Texto do documento:
****
Dá tempo para mudar a proposta?

Se não dá tempo, redige-se outra. Não se pode é, em nome de uma reforma de um iluminado, achar que todos os entes federados têm que ficar calados. Por que querer aniquilar o debate? Eu sou contra o texto. Esse texto não me convence.

BRASÍLIA – Governador de Goiás desde 2019, Ronaldo Caiado (União Brasil), é um dos principais opositores da proposta de reforma tributária em tramitação na Câmara. Em entrevista ao Estadão, ele afirma que a proposta em discussão vai fazer com que os Estados percam autonomia sobre o seu tributo, o ICMS, e vivam de “mesada”. “Não queiram dizer a mim, que fui eleito pelo voto, que eu viva de mesada. Não vou viver”, diz.

Caiado cobra do secretário extraordinário de reforma tributária, Bernard Appy, e do relator na Câmara, Aguinaldo Ribeiro (PP-PB), que mostrem como será feita a compensação aos Estados, a distribuição de recursos, e o aporte do Fundo de Desenvolvimento Regional (FDR).

Pela proposta, esse fundo será formado para compensar os Estados pelo fim dos incentivos fiscais, que levaram à chamada guerra fiscal. Segundo ele, Goiás sozinho concede R$ 14 bilhões de incentivo por ano, enquanto o governo quer fazer um fundo no valor total de R$ 40 bilhões a R$ 60 bilhões. “Eu não tenho que ir para o caminho do abatedouro”, diz.

Ronaldo Caiado, governador de Goiás, é um dos grandes opositores à reforma tributária. Foto: Dida Sampaio/Estadão

O governador criticou o governo Luiz Inácio Lula da Silva.por ter anunciado incentivo para a indústria automobilística e querer acabar com a possibilidade de os Estados também fazerem esse tipo de política. “Quantos bilhões de incentivos tem o governo federal? O único que é leproso é o meu”, afirma.

Ela defende que a reforma comece pela Contribuição sobre Bens e Serviço (CBS), novo imposto que unifica os tributos do governo federal (PIS, Cofins e IPI) e ressuscita o lema do ex-ministro da Economia de Bolsonaro, Paulo Guedes, para a reforma: “Menos Brasília, mais Brasil”. Ele prevê com a aprovação da reforma uma onda de judicialização. “Na hora que eu for perder uma empresa em Goiás, eu vou judicializar”, antecipa.
****
Dados fornecidos:

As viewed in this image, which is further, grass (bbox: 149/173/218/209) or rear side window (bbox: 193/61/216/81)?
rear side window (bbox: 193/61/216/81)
****
O que fazer:
1/ Responda, com base na reportagem sobre a reforma tributária:
(a) Desde que ano Ronaldo Caiado governa Goiás?
(b) Quanto Goiás concede de incentivo por ano, segundo o governador?
(c) Qual é o valor total que o governo quer dar ao fundo?
2/ Escreva o trecho seguinte da reportagem sobre a reforma tributária, a partir da última frase apresentada.

Respostas:
1/
(a) Desde 2019.
(b) R$ 14 bilhões por ano.
(c) De R$ 40 bilhões a R$ 60 bilhões.

2/
Qual é a sua avaliação sobre a discussão da reforma tributária no Congresso e a possibilidade de a proposta ser levada rapidamente ao plenário?

O que todos estamos vendo é um processo de total falta de clareza por parte do relator (Aguinaldo Ribeiro) e do Bernard Appy (secretário de reforma tributária do Ministério da Fazenda) em relação às perguntas que são formuladas. Fala-se que o problema no Brasil é a carga tributária, que é muito pesada. Mas aí, faz uma reforma tributária na qual se mexe numa base em que 64,8% de impostos são ICMS e ISS, enquanto tem 35,2% de tributos da União. Existe um desnível muito grande. Da União só tem PIS/Cofins e IPI. O resto das contribuições e Imposto de Renda está tudo fora da reforma. O problema do Brasil não é mais a carga tributária. Passou a ser tributar consumo. Essa que é a meta.

Mas o que se pretende com a reforma é mudar a forma de tributação dos impostos indiretos sobre consumo...

Mas a reforma não vincula outras áreas de tributação. Não tem tributação de dividendos, não mexe na parte do sistema financeiro, não mexe na seguradora, na parte de patrimônio. Nada disso.

Essa parte está prometida para a segunda etapa da reforma tributária, que será enviada no segundo semestre...

É muito fácil. Você já viu contar no Congresso com a segunda fase que nunca aconteceu? A segunda fatia da reforma trabalhista seria exatamente fazer a reforma administrativa para conter as despesas. A discussão era: nós cortamos a parte de sindicatos, simplificamos, e agora vamos mexer na máquina do Estado, diminuir as despesas. Isso é história da carochinha. Mesmo a reforma da Previdência não teve a segunda etapa. Falar que depois vamos mexer na reforma tributária na parte de patrimônio é conversa.

O sr. já era governador na legislatura passada e havia maior convergência nos Estados. Agora, Estados como Goiás, Rio de Janeiro e São Paulo estão apresentando resistências. O que mudou?

Não misture os canais. Nunca na vida eu vi uma reforma tributária que, em nome dela, se coloca em risco a Federação. O Paulo Guedes queria fazer uma reforma tributária de PIS/Cofins e IPI.

Por que a reforma é prejudicial à Federação?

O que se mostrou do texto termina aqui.